In this case while dealing with the testimony of the minor child, the court said,
In the present case, not only there are material improvements in the statements of the child victim and her mother but there are also material contradictions as already observed. Furthermore, the child victim categorically stated that she was told by her mother about what to say in the Court.
In light of the above discussion, the Court opined that the “creditworthiness of the testimony of the child victim was in doubt.” It said,
It cannot be said with certainty that her testimony does not suffer from the vice of tutoring. The testimony of the mother of the child victim is full of material improvements.
The court also looked at no corroboration in the form of MLC or the FSL. In these circumstances, the Court noted that “the appellant’s false implication couldn’t be ruled out.”
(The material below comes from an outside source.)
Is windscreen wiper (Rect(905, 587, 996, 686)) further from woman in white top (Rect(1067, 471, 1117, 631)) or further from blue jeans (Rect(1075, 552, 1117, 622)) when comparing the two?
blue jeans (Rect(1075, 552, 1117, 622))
Granting relief to the accused who has spent nearly a year in jail, the court said,
The appellant is granted benefit of doubt and his appeal is allowed. The impugned judgment and order on sentence, as referred to earlier, are set aside. The appellant is directed to be immediately set free if not required in any other case.
The appeal is disposed of in the above terms. A copy of this order be communicated electronically to the appellant through the concerned Jail Superintendent as well as the trial court.